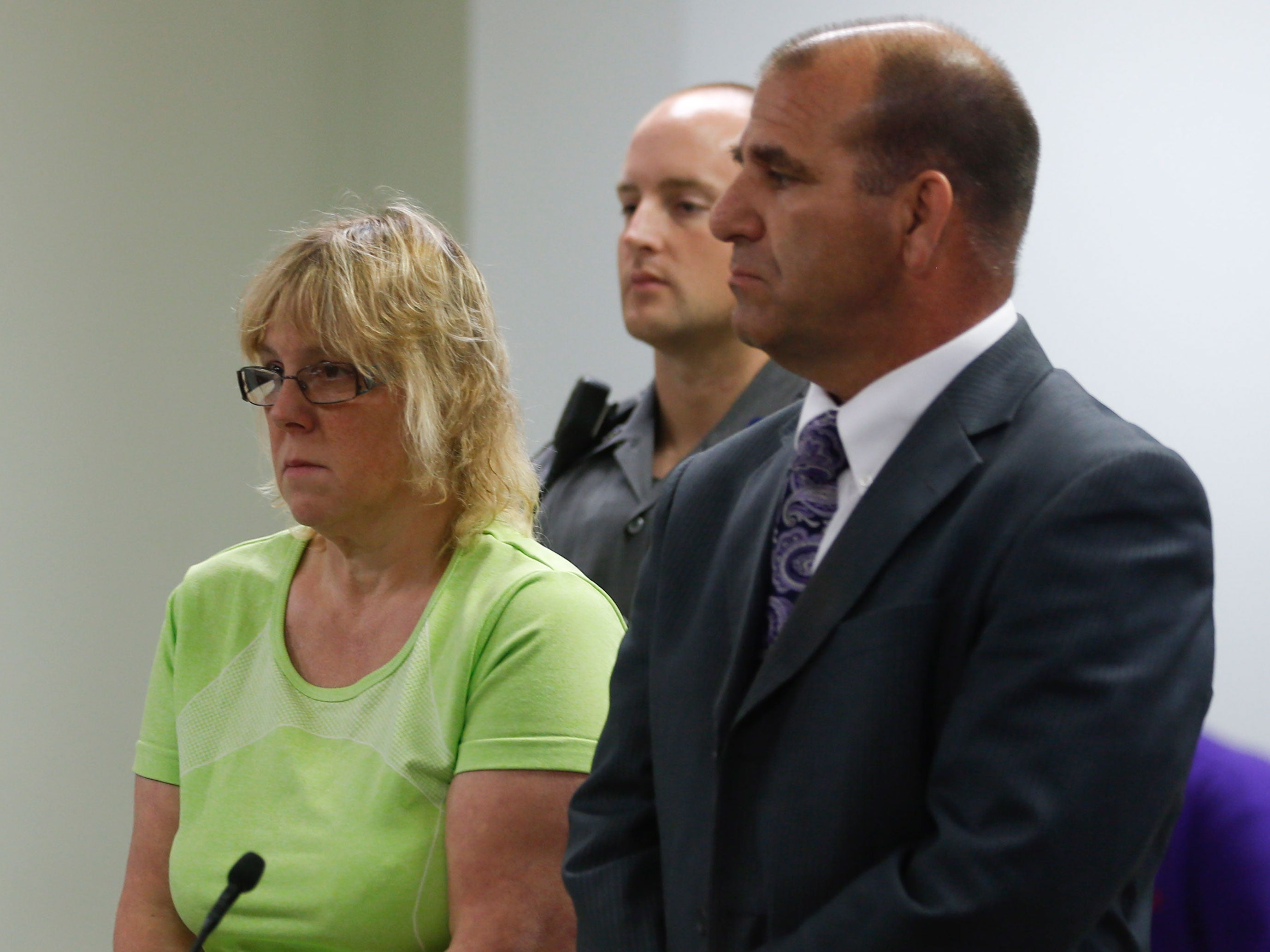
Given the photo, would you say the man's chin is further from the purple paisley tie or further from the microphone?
the microphone

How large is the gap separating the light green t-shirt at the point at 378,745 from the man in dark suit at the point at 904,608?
243 millimetres

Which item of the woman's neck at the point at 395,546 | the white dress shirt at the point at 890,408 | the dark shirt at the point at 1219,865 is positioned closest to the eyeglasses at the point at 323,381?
the woman's neck at the point at 395,546

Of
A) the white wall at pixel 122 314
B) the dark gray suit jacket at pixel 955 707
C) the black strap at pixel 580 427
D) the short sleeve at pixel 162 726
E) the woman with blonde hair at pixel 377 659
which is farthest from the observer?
the white wall at pixel 122 314

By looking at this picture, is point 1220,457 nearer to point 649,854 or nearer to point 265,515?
point 649,854

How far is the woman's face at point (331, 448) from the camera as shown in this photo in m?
1.53

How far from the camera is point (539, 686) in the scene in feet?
4.67

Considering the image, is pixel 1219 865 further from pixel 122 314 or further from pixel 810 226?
pixel 122 314

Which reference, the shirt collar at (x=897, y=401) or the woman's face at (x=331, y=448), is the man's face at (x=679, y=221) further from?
the shirt collar at (x=897, y=401)

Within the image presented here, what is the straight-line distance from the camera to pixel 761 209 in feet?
3.61

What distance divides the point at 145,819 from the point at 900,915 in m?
1.01

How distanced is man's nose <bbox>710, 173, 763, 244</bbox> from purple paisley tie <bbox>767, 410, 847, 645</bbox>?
15 centimetres

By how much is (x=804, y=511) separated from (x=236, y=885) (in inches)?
22.3

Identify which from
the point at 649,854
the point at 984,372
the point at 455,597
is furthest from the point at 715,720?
the point at 455,597

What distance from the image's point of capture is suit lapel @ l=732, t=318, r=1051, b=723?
3.30 feet
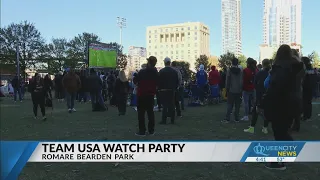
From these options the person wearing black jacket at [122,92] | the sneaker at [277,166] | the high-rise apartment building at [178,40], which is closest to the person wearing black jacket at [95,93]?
the person wearing black jacket at [122,92]

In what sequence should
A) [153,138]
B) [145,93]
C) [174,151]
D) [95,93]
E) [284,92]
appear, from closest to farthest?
[174,151]
[284,92]
[153,138]
[145,93]
[95,93]

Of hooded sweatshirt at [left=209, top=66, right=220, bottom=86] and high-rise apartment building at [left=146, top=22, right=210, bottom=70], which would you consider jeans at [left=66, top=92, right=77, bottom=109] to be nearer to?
hooded sweatshirt at [left=209, top=66, right=220, bottom=86]

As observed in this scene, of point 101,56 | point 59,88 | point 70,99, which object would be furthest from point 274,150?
point 101,56

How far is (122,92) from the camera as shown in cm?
1160

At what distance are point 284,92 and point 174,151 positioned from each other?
6.63ft

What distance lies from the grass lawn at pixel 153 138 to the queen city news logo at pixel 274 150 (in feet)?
4.67

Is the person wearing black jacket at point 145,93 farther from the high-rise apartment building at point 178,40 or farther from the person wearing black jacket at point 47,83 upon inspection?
the high-rise apartment building at point 178,40

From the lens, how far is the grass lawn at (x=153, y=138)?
14.3 feet

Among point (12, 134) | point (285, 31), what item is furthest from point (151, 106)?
point (285, 31)

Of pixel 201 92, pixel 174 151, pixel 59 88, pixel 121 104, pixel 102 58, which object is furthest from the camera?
pixel 102 58

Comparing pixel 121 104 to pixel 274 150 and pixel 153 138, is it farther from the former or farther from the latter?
pixel 274 150

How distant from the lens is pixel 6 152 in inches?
108

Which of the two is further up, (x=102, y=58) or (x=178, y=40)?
(x=178, y=40)

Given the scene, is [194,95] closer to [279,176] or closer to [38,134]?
[38,134]
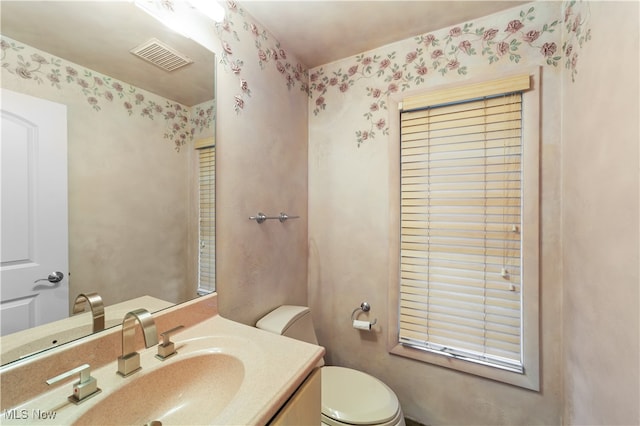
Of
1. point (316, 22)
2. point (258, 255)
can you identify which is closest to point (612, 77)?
point (316, 22)

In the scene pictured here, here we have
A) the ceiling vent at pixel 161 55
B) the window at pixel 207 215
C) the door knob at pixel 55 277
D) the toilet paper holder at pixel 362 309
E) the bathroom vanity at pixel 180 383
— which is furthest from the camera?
the toilet paper holder at pixel 362 309

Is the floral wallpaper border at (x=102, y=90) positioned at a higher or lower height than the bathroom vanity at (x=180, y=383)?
higher

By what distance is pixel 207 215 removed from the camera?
3.66 feet

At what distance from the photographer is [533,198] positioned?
1229 millimetres

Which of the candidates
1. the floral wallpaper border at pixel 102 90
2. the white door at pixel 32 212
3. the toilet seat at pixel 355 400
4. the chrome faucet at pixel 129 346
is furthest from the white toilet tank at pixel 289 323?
the floral wallpaper border at pixel 102 90

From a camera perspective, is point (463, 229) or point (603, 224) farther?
point (463, 229)

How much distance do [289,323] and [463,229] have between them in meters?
1.05

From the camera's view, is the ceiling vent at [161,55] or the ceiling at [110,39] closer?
the ceiling at [110,39]

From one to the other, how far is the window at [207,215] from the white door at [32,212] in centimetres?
42

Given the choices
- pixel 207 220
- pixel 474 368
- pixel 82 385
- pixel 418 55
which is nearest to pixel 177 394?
pixel 82 385

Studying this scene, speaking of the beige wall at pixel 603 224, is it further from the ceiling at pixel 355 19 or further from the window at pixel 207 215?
the window at pixel 207 215

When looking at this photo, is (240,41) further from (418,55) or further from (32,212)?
(32,212)

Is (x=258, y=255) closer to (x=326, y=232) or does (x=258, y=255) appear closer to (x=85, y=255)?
(x=326, y=232)

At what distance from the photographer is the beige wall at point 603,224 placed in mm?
704
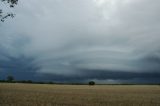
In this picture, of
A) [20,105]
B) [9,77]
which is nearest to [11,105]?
[20,105]

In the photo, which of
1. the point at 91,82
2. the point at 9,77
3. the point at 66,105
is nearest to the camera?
the point at 66,105

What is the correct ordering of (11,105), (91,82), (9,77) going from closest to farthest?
(11,105) < (91,82) < (9,77)

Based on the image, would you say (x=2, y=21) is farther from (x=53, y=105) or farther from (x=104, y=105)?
(x=104, y=105)

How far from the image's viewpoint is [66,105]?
2873cm

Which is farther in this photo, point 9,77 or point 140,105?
point 9,77

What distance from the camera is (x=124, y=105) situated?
29.7 metres

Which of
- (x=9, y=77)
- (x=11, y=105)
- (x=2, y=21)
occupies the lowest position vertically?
(x=11, y=105)

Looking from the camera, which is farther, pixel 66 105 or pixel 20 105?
pixel 66 105

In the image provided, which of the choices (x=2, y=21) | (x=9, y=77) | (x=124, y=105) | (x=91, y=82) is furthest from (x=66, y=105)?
(x=9, y=77)

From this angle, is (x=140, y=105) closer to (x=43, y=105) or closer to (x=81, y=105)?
(x=81, y=105)

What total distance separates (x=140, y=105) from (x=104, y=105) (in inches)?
145

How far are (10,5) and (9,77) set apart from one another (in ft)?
554

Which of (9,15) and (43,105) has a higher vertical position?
(9,15)

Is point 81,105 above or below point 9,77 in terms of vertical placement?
below
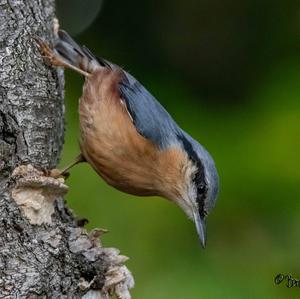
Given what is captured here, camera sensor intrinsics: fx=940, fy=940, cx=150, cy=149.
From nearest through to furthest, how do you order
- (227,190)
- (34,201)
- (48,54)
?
1. (34,201)
2. (48,54)
3. (227,190)

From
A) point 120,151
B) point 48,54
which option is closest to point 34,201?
point 48,54

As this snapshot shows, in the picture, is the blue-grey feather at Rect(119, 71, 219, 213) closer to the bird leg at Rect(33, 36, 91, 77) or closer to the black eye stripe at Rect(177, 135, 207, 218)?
the black eye stripe at Rect(177, 135, 207, 218)

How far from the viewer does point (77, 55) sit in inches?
164

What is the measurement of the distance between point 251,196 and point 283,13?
122cm

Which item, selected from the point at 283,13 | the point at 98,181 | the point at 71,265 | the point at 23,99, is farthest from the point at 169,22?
the point at 71,265

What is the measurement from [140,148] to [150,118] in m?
0.14

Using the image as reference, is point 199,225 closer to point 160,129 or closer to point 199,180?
point 199,180

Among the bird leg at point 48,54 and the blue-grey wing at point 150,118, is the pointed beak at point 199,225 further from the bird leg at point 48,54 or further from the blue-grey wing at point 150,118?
the bird leg at point 48,54

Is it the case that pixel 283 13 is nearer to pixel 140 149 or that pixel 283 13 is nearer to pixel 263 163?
pixel 263 163

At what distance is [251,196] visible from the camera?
4074mm

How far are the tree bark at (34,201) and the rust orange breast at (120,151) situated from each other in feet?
1.26

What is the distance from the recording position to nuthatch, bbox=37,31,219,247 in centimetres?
389

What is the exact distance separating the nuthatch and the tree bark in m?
0.40

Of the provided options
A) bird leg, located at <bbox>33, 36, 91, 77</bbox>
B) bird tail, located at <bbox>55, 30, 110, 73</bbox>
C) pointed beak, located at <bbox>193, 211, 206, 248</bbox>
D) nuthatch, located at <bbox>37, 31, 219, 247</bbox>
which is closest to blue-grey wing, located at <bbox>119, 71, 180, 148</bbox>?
nuthatch, located at <bbox>37, 31, 219, 247</bbox>
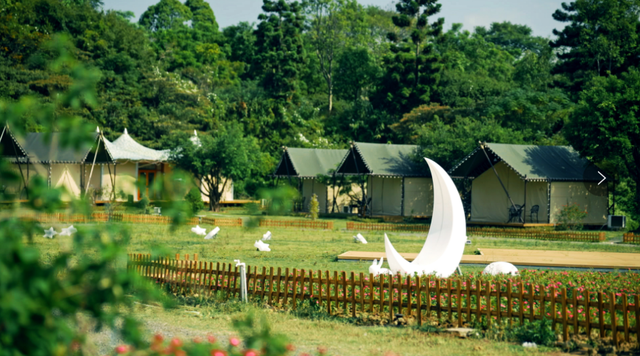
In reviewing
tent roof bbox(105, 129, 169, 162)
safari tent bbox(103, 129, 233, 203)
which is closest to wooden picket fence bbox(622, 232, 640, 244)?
Result: safari tent bbox(103, 129, 233, 203)

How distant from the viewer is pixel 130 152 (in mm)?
40406

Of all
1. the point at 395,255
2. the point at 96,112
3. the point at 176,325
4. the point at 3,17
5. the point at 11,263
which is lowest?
the point at 176,325

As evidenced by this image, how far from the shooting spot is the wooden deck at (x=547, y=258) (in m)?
16.0

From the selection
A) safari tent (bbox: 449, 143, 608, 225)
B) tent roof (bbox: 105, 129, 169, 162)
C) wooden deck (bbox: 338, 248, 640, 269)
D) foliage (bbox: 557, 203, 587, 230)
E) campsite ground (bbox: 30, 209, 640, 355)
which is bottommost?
campsite ground (bbox: 30, 209, 640, 355)

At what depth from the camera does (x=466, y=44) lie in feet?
234

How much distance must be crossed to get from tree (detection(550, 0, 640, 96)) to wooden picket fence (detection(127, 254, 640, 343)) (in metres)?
40.5

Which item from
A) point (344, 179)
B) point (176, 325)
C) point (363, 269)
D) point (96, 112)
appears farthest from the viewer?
point (96, 112)

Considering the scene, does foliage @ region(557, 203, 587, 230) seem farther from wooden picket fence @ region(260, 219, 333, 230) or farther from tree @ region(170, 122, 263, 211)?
tree @ region(170, 122, 263, 211)

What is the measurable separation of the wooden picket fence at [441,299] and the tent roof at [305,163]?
2856 cm

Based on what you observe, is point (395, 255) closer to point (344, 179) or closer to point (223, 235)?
point (223, 235)

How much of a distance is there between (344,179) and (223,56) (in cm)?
3234

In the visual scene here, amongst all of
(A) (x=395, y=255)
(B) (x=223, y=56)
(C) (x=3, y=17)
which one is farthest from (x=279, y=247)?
(B) (x=223, y=56)

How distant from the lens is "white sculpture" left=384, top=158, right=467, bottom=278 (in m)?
12.0

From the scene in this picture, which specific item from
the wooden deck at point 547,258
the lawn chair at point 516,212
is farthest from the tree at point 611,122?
→ the wooden deck at point 547,258
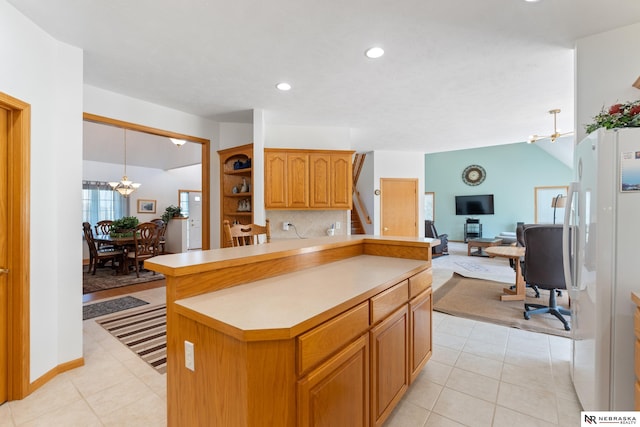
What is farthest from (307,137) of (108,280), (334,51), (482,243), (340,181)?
(482,243)

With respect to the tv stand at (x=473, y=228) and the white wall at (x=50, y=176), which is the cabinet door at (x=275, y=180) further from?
the tv stand at (x=473, y=228)

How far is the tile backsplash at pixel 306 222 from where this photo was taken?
4555 millimetres

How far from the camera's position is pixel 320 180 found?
4438 mm

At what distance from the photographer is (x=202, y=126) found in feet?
14.2

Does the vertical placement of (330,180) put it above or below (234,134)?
below

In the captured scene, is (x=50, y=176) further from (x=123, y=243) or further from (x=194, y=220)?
(x=194, y=220)

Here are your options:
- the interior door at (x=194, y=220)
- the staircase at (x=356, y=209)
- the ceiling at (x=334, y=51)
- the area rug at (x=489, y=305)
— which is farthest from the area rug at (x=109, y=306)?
the interior door at (x=194, y=220)

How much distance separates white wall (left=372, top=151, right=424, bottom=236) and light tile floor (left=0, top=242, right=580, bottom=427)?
4041 mm

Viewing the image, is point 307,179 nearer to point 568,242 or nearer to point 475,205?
point 568,242

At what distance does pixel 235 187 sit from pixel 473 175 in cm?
912

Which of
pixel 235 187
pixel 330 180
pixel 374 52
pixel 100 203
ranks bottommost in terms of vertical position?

• What is needed:
Reproduce the lines from the one containing "At what distance does" through the end of the entries, substituting "lowest" for "bottommost" and leaving everything else unchanged.

• Final result:
At what distance does pixel 235 187 sit from pixel 473 175 in cm?
912

Which of
pixel 235 187
pixel 330 180
pixel 374 52
pixel 100 203
ranks lowest in terms of vertical position?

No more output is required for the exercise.